Spatiotemporal transcriptomic analyses reveal molecular gradient patterning during development and the tonotopic organization along cochlear axis

The cochlea is a highly specialized organ, responsible for auditory functions, yet its development, spatial molecular profiles, and structural basis for hearing function remain poorly understood due to its structural complexity and intricate organization of various cell types. Disruption of cochlear architecture and development process can lead to cochlear malfunction, resulting in hearing defects, including frequency discrimination impairments and hearing loss. In this study, we present the first comprehensive spatiotemporal single-cell atlas of the cochlea, unveiling dynamic gene expression patterns and cellular patterning during development and adulthood. By integrating the spatial transcriptomics, normal single-cell transcriptomics, and RNA in situ detection, our analyses revealed distinct temporal gene expression profiles across the apical, middle, and basal regions of cochlea.
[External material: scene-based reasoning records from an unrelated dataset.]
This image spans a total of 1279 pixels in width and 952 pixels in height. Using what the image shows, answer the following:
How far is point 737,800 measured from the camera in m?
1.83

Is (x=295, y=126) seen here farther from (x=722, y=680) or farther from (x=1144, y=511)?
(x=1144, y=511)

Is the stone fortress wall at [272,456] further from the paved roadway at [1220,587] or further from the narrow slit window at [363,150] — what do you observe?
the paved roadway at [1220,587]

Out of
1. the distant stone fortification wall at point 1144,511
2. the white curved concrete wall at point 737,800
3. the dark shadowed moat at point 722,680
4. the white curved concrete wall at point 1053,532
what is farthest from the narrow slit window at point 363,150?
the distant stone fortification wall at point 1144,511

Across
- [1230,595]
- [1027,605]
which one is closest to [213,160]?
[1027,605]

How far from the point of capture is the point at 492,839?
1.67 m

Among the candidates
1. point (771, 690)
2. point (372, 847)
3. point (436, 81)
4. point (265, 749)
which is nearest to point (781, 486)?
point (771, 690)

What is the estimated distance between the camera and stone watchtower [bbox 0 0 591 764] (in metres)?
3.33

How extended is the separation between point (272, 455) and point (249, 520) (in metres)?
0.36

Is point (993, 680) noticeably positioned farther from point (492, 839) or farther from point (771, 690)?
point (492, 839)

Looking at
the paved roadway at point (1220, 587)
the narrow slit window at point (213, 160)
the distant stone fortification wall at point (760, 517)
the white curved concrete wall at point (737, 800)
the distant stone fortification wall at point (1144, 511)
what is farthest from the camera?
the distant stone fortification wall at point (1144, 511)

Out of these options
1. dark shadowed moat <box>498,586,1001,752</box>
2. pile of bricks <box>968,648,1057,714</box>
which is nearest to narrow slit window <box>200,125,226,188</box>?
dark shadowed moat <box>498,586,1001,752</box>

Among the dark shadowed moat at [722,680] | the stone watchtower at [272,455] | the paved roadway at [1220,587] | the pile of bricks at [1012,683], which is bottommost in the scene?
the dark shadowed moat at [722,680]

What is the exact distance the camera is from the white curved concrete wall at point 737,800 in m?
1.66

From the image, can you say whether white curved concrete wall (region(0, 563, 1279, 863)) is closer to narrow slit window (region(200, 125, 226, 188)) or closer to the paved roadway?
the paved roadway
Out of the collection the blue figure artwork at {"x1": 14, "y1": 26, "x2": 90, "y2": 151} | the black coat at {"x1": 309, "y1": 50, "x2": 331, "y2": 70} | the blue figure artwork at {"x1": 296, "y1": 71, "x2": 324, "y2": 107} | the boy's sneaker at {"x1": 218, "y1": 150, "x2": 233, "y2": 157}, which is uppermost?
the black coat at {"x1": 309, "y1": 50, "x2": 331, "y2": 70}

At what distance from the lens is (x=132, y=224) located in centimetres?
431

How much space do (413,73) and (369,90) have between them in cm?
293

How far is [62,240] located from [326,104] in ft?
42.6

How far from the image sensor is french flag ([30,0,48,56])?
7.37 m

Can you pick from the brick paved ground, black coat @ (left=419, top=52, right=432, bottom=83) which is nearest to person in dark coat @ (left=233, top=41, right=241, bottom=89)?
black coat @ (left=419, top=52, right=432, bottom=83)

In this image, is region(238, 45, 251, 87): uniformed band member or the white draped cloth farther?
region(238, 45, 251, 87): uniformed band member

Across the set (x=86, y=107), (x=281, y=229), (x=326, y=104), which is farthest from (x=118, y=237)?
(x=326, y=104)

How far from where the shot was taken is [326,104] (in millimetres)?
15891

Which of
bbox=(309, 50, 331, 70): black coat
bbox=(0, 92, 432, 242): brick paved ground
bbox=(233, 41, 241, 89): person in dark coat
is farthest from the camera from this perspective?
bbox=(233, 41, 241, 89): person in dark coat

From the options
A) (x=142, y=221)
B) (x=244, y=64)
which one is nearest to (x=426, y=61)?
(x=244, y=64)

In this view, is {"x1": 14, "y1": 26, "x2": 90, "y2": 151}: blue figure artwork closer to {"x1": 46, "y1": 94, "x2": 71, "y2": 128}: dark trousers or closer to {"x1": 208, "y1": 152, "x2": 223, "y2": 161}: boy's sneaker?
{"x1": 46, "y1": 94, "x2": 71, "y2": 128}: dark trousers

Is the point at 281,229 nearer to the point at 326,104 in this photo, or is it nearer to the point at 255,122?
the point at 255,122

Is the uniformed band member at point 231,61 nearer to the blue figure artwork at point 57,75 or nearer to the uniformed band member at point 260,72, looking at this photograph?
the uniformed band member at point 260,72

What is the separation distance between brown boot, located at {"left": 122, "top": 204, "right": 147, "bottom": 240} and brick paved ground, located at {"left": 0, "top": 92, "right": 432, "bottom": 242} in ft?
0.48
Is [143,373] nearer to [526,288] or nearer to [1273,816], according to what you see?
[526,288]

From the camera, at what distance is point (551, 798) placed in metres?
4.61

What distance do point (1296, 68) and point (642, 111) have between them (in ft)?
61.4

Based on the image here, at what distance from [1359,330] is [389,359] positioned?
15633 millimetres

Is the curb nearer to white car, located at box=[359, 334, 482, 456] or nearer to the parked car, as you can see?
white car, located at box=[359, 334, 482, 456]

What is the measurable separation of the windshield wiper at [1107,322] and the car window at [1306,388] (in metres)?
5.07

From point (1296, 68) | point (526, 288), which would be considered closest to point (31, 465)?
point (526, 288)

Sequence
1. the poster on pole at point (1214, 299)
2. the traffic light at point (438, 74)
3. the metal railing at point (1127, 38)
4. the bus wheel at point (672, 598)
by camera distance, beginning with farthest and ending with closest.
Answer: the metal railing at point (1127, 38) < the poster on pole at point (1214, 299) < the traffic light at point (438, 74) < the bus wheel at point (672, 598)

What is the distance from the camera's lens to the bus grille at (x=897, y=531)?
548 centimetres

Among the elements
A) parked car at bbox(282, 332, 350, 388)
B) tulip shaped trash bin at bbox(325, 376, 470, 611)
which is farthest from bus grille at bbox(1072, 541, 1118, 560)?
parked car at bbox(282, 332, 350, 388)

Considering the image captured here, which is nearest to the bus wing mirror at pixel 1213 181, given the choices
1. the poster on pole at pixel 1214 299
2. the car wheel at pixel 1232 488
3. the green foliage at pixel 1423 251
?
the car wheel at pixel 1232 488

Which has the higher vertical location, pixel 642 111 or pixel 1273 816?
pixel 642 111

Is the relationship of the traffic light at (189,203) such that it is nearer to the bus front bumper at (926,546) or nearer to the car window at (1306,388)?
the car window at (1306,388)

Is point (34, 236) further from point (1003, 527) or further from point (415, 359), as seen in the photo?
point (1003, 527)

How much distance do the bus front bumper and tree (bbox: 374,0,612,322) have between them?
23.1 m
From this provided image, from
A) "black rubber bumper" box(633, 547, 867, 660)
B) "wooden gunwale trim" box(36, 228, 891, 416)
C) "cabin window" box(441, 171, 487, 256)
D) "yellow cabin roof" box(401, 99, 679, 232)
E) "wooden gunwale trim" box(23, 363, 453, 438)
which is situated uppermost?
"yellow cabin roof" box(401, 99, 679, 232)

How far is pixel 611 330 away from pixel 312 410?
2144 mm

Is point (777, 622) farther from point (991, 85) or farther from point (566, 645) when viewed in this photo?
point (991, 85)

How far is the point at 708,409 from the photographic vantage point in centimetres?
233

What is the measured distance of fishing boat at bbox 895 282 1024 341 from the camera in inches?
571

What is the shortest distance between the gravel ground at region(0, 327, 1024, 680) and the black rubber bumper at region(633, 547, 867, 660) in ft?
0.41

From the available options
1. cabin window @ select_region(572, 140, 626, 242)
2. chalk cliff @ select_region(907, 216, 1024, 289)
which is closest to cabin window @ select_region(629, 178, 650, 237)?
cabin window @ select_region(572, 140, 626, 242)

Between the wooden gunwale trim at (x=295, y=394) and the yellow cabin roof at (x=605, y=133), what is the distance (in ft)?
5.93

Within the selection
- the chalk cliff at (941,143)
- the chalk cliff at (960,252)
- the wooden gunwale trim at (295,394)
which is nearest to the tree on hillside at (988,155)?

Notably, spatial differential gene expression analyses uncovered regional heterogeneity among hair cell and spiral ganglion neuron subtypes, including differences in cell composition, cell-cell interactions, spatial localization. These findings suggest a cellular and molecular basis for sound frequency discrimination and sensitivity gradients along cochlear axis. Our spatiotemporal analyzes of the mouse cochlea provides a valuable resource for inner ear developmental research and offers insights into the structural, cellular, and molecular mechanisms underlying the tonotopic organization in mammals, and how their disrupting can lead to hearing impairment.